__TÂCHES ET EXERCICES__:
a) Dans l'extrait fourni, quel jour l'infirmière reçoit-elle la jeune fille et ses parents ?
b) Indiquez si chaque énoncé concorde avec l'extrait fourni, par oui ou non, en citant les mots qui tranchent. (i) La tante de la jeune fille l'a frappée parce qu'elle avait parlé. (ii) Les parents veulent poursuivre les démarches. (iii) La jeune fille est priée de sortir pendant que l'on parle aux parents.

__EXTRAIT FOURNI__:
○ ○ ○

Vendredi, elle a raconté à l’infirmière ce que son grand père lui avait fait, il ya quelques années.
L’infirmière lui a demandé si elle se sentait assez forte pour en parler à ses parents.
Elle a répondu par l’affirmative. Le plus dur c’est d’oser en parler la première fois.
Lundi l’infirmière reçoit la jeune fille et ses parents. Et leur indique sa détermination de faire un signalement auprès du Procureur de la République. A moins que le parents ne portent plainte eux-mêmes.
Ce matin je reçois les parents et la jeune fille. Ils ont l’air préoccupés.
Pas effondrés. Préoccupés.
Mais pas parce que je crois.
Ce qui les gêne c’est la réaction de la famille. La veille la tante de la jeune fille (pourtant mère d’une gamine elle aussi) a frappé la jeune fille pour avoir osé parler. Les parents pensent qu’il ne faut pas aller plus avant dans les démarches. Maintenant qu’ils savent, ils vont s’occuper de leur fille. En privé. Etouffer. Sauver les apparences. Le jeune fille ne souhaite d’ailleurs pas que l’affaire prenne ces proportions : hein tu ne souhaites pas que ça aille plus loin, hein ?
Et puis la grand mère est une femme admirable que la jeune fille adore. Et la grand mère en mourrait et la jeune fille culpabiliserait. Hein tu culpabiliserais s’il arrivait quelque chose à mamie ?
Et la jeune fille se tait.
Je m’élève violemment contre l’idée que les parents puissent vouloir ou oser instiller le poison de la culpablisation dans le coeur et l’esprit de leur fille.
Je demande à la jeune fille de sortir.
Je demande aux parents s’ils se rendent compte de ce qu’ils font, de ce qu’il couvrent, de ce qu’ils acceptent, de ce qu’ils demandent à leur gamine d’accepter. Elle a subi. Elle s’est tue. Elle parle maintenant. Mais selon eux il faut maintenant qu’elle chuchotte, ou mieux… qu’elle se taise. Je leur dis que cette attitude est intolérable. Inacceptable. Obscène. Abjecte. Pas avec ces mots là parce que je ne suis pas procureur. J’essaie de faire que mes mots trouvent le coeur de la mère et la raison du père. Ou l’inverse. Mais qu’ils ne soient pas vains.
Je fais rentrer à nouveau la jeune fille.
Non tu ne serais pas coupable, toi, de quoi que ce soit. Tu es victime. Et le retour à la simple chronologie des faits impose cette évidence. Rien ne serait arrivé si le grand père n’avait pas été indigne, abject, immonde. Je souhaite que plus tard la jeune fille se souvienne que des adultes l’ont aidé écouté sans se soucier du qu’en dira-t-on.
Les parents réfléchissent à voix haute et suggèrent que s’ils ne portent pas plainte, le signalement n’aura pas de conséquence, pas de suite. Que tout restera lisse en surface. Ils émettent l’idée que si la jeune fille, leur fille se rétracte ils pourront gérer l’affaire dans leur confort médiocre et lâche.

○ ○ ○

__Données spatiales avec images__:
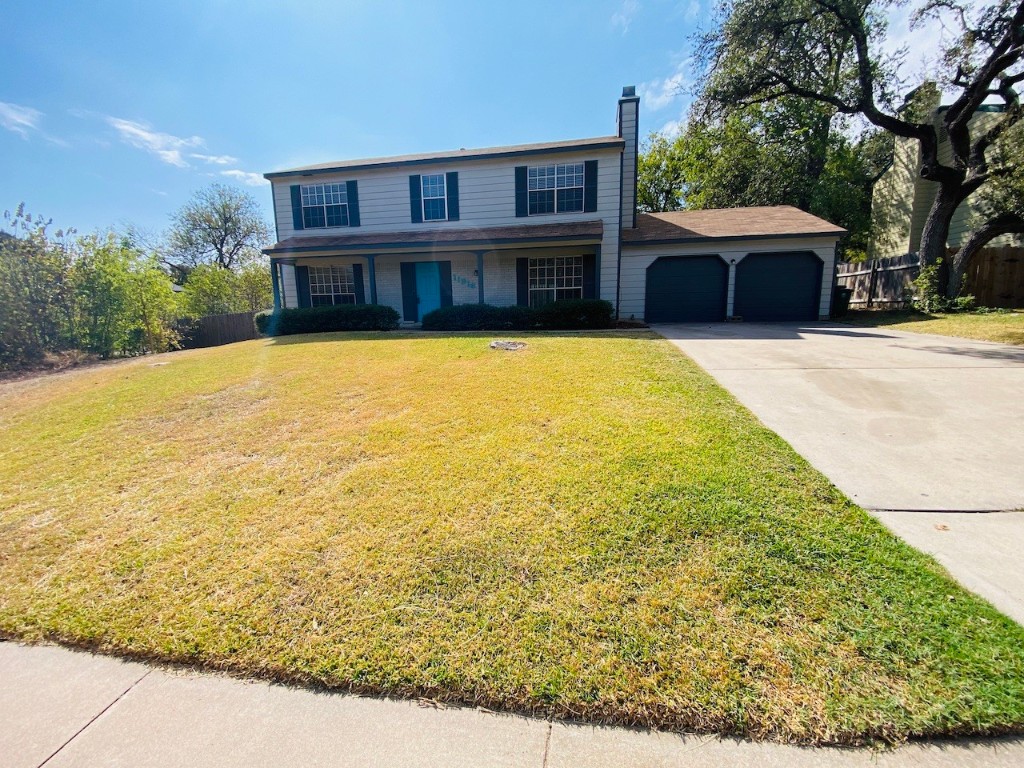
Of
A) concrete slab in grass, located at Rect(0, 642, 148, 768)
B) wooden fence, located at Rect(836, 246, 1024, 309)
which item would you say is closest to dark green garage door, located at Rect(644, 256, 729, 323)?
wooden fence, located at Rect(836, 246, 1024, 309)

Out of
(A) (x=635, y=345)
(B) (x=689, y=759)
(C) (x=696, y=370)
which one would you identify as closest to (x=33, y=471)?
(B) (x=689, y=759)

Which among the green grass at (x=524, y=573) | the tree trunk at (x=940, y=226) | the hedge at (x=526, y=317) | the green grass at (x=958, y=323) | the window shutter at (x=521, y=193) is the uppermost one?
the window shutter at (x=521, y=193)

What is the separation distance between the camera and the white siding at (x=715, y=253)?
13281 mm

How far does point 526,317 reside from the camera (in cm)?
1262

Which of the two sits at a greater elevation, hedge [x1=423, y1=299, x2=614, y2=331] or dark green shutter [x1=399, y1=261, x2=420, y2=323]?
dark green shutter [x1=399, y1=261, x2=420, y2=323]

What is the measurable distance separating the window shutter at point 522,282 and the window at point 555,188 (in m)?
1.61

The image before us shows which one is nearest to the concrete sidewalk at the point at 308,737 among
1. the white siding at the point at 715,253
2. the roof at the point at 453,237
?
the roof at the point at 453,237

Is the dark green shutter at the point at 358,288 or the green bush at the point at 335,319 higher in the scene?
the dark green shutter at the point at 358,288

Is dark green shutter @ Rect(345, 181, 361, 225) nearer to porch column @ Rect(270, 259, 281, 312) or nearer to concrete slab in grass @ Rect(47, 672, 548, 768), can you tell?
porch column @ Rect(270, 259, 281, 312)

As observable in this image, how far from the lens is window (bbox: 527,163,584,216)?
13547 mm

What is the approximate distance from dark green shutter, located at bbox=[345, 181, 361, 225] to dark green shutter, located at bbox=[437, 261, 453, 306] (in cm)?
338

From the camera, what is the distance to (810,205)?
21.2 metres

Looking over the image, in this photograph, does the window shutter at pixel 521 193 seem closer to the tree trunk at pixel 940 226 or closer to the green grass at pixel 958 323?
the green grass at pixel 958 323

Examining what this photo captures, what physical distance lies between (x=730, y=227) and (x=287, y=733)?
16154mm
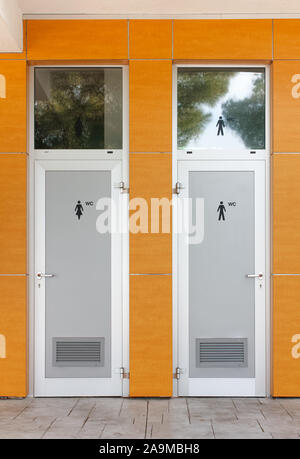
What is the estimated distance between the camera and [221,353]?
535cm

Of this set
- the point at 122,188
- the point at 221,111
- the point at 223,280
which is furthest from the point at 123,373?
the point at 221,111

○ ○ ○

__RÉSULTATS DANS L'ORDRE__:
a) Lundi.

b)
(i) Oui : « La veille la tante de la jeune fille (pourtant mère d’une gamine elle aussi) a frappé la jeune fille pour avoir osé parler. »
(ii) Non : « Les parents pensent qu’il ne faut pas aller plus avant dans les démarches. »
(iii) Oui : « Je demande à la jeune fille de sortir. »